TB is airborne and can lie dormant in someone infected with the bacteria. When a person develops active TB, symptoms may include a cough, fever, night sweats, and weight loss. Left untreated, TB kills about half of those affected. Someone with active TB can infect five to 15 others through close contact over the course of a year.
After he was screened and tested, Mwangi says that his results were sent back to the Kayole health centre, which is nearer to his place of stay, a few kilometres away. He had left his contact details at the Huduma Centre, and that’s how the health workers connected him for treatment back in Kayole.
After being screened, these clients are assisted by a community health volunteer (CHV) to enter their bio-data and respond to 5 questions displayed on the screen. The machine then issues a ticket showing whether they are presumptive or not and sends an alert to the CHV’s mobile device.
As indicated on their ticket, the CHV encourages those without any signs and symptoms to screen again after six months.
Those who turn out to be presumptive are guided to provide sputum samples at a designated sputum collection point or referred to nearby health facilities for further investigation.
A motorcycle rider transports the samples to diagnostic sites. Once the results are ready, clients are then notified to visit the health facilities for their results and treatment initiation if required.
Dr. Ndirangu says that four out of every ten people who develop TB miss being diagnosed. Healthcare workers can only identify six out of every ten people with the disease.
“That’s big; that’s the elephant in the room! Do you know why? Because the four that we miss have a huge chance of dying of TB; and in Kenya alone, the World Health Organization estimates that we lose more than 30,000 people annually to TB. So many of them are among the four that we miss,” Dr. Ndirangu says.
TB is one of the world’s deadliest infectious diseases and kills more people than HIV and malaria combined. 21,000 people died of tuberculosis in 2020, four times the number of people who died of COVID-19 when the pandemic began in 2020.

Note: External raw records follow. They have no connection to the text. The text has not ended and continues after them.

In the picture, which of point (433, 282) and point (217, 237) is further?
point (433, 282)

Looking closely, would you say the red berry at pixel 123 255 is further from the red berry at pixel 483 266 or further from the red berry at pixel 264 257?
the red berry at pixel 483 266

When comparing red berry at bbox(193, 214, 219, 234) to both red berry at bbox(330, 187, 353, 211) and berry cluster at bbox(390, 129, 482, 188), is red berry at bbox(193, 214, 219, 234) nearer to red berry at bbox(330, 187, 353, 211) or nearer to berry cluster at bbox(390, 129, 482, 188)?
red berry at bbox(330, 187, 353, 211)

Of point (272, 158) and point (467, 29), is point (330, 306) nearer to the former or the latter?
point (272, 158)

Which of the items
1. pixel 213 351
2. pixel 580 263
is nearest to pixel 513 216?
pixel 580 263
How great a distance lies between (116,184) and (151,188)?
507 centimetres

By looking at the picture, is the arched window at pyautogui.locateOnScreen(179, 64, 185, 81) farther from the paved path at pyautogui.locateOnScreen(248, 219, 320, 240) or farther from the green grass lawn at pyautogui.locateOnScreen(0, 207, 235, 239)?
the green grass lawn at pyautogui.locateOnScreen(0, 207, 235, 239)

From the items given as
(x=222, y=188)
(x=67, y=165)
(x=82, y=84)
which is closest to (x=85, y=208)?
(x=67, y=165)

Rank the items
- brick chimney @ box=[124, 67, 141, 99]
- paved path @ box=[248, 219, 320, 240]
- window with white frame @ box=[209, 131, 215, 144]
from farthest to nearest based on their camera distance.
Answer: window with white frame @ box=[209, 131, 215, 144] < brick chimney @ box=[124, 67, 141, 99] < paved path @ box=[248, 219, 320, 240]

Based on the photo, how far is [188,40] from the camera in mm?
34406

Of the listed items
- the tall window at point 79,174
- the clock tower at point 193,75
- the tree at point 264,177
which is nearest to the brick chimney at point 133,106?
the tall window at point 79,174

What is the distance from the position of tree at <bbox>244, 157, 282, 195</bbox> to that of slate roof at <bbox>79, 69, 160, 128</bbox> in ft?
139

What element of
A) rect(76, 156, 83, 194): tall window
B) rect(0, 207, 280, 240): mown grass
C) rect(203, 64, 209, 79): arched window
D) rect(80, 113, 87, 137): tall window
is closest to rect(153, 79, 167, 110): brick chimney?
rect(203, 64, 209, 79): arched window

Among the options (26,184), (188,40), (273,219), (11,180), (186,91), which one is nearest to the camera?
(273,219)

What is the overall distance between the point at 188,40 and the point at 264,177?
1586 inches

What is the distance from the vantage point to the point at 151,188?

About 140,000 Kenyans a year develop TB. Approximately 35,000 people are co-infected with HIV/AIDS. TB is the fourth-largest cause of death in Kenya and is responsible for around 6% of all deaths.
Kenya also suffers from growing antimicrobial-resistant TB (AMR-TB) and multi-drug resistant TB (MDR-TB), which means the bacterium has learned to overcome some medication, making it incredibly difficult and costly to treat.
Acting director-general for health Dr. Patrick Amoth says that TB continues to be a significant public health concern in the country. Kenya is ranked fourth among the high TB burden countries in the continent after South Africa, Nigeria, and Ethiopia.
“In 2020, the country recorded 72,943 TB cases, of whom 8% (5,663) were children; adding that the 2016 prevalence survey showed that the government nearly missed 40% of the estimated cases and that it was paramount that everyone is engaged in the fight against TB,” according to Dr. Amoth.
The new screening technology helps trace these patients and link them to treatment aimed at saving their lives.
“If we continue to do the same things, we will get the same results. So, for us to find the missing cases, we must do things that we have not done before. A lot of what we have done before is that we have waited for people in clinics. But most of the four out of ten we are missing don’t come to the clinics,” Dr. Ndirangu says.
He concludes by noting that Kenya has made significant strides as far as TB stigma is concerned, but more is to be done.
“We have come a long way in recognising that we should not stigmatise anyone with TB, but we stll have a long way to go. And this is a call to all of us in Kenya to fight the stigma that is associated with TB,” he concludes.